Calais Action said there were at least 14 children left on the site on Friday night with nowhere to go because they had failed to get on the last buses laid on for unaccompanied minors for onward transport to reception centres across France.
“Once again it has been left to many hardworking volunteer groups to find them accommodation,” said Calais Action on its Facebook page.
Charities have continued to provide hot meals for the minors, even those in the container camp, which is state-run.
Unaccompanied children who were registered as being in the camp were moved by French authorities into a fenced-off area with converted shipping containers. They had been used to house families who were moved out this week before the demolition of the camp began on Tuesday.
The fenced-off area contains about 1,500 unaccompanied teenagers and children – some as young as eight. Because the facility was full, about 120 of them slept rough for two nights.
Authorities bowed to international pressure and took 113 of the unaccompanied minors to reception centres in Brittany on Friday.
Calais Action, one of the many volunteer groups which has been operating on the site in the absence of official support, said: “For a sovereign state to leave their responsibilities to groups of volunteers is not acceptable. Practically speaking this state of affairs is also not sustainable long term – infrastructure has been destroyed by the state, and volunteers are literally operating from the pavement. Legally, minors in the camp are the responsibility of the French government.”
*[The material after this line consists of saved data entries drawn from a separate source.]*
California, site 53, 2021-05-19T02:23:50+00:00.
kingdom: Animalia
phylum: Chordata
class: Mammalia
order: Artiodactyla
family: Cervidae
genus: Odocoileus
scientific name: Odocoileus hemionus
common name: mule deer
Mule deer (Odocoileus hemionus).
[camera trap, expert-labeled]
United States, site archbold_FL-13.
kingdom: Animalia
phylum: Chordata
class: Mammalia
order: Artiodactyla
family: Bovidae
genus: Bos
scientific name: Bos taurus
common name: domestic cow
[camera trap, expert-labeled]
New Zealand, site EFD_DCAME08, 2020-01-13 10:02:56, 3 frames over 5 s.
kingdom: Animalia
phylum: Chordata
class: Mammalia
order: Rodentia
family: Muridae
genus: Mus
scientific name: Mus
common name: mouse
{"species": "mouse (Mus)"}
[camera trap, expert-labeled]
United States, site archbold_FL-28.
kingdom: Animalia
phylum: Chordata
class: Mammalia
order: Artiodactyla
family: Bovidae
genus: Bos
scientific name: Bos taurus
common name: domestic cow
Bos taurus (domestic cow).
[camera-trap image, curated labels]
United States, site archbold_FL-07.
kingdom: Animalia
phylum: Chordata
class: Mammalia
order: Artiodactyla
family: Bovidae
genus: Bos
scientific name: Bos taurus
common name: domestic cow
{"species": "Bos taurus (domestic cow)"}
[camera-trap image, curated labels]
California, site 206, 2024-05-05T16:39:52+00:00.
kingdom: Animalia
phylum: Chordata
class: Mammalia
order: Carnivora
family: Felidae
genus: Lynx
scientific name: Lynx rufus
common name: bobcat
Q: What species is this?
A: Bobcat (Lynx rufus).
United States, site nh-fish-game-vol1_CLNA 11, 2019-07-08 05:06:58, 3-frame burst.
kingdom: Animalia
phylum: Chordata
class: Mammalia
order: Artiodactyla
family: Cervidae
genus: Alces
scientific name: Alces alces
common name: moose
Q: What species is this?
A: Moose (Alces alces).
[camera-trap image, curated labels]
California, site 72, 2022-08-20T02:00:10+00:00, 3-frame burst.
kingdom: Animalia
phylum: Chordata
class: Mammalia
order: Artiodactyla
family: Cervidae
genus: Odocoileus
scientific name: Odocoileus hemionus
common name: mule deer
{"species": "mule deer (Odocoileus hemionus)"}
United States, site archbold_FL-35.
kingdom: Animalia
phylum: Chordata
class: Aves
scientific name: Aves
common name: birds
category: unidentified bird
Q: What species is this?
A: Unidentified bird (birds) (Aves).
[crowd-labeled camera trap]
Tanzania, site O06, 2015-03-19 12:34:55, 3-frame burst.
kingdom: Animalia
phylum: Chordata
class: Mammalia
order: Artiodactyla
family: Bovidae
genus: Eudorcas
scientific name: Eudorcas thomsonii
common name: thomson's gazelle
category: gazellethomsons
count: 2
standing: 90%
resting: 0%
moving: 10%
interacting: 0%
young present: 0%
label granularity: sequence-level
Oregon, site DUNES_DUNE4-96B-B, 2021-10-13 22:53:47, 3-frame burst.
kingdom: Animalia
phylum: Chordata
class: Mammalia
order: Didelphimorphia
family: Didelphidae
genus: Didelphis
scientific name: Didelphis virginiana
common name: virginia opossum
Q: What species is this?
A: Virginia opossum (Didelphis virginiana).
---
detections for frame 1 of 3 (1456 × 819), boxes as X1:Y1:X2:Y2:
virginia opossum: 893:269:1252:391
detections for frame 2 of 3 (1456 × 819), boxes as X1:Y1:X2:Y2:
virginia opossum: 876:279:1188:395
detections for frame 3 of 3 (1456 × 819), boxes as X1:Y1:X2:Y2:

There was also anger that the police moved so swiftly to demolish the makeshift school where 60 unaccompanied minors were forced to sleep rough on Thursday night after the authorities had failed to provide shelter, claiming the site had been cleared of migrants.
Less than hour after the last bus departed police went into the site to oversee the demolition of the church that had been built by volunteers. Minutes later three diggers arrived on site to raze the school to the ground, also built by volunteers.
It transpired early on Friday morning that as many as 111 unaccompanied minors of 17 years or under remained on site with no shelter. Many were stranded after the French closed down the registration process for migrants, under-estimating the numbers in the camp.
It is feared that French authorities plan to move the unaccompanied minors already registered from the container camps this week, dispersing them around the country.